====== Source material

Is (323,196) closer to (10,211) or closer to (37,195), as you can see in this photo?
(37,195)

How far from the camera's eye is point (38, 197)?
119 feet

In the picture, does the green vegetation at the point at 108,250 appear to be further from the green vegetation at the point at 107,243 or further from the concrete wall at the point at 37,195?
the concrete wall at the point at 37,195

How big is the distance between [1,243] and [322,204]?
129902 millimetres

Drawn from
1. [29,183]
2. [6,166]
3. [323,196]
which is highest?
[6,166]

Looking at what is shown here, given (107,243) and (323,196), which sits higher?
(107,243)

============

Reproduce every row above verbatim, changing nothing.

• **Task answer**
Is (323,196) closer to (10,211) or closer to (37,195), as you can see in this photo?
(37,195)

How far from the camera's eye is point (38, 197)?
119 feet

In the picture, does the green vegetation at the point at 108,250 appear to be further from the green vegetation at the point at 107,243 or further from the concrete wall at the point at 37,195?
the concrete wall at the point at 37,195

How big is the distance between [1,243] and [322,204]?
129902 millimetres

Drawn from
1. [29,183]
2. [6,166]
3. [323,196]
which is highest?
[6,166]

Looking at what is shown here, given (107,243) and (323,196), which sits higher?
(107,243)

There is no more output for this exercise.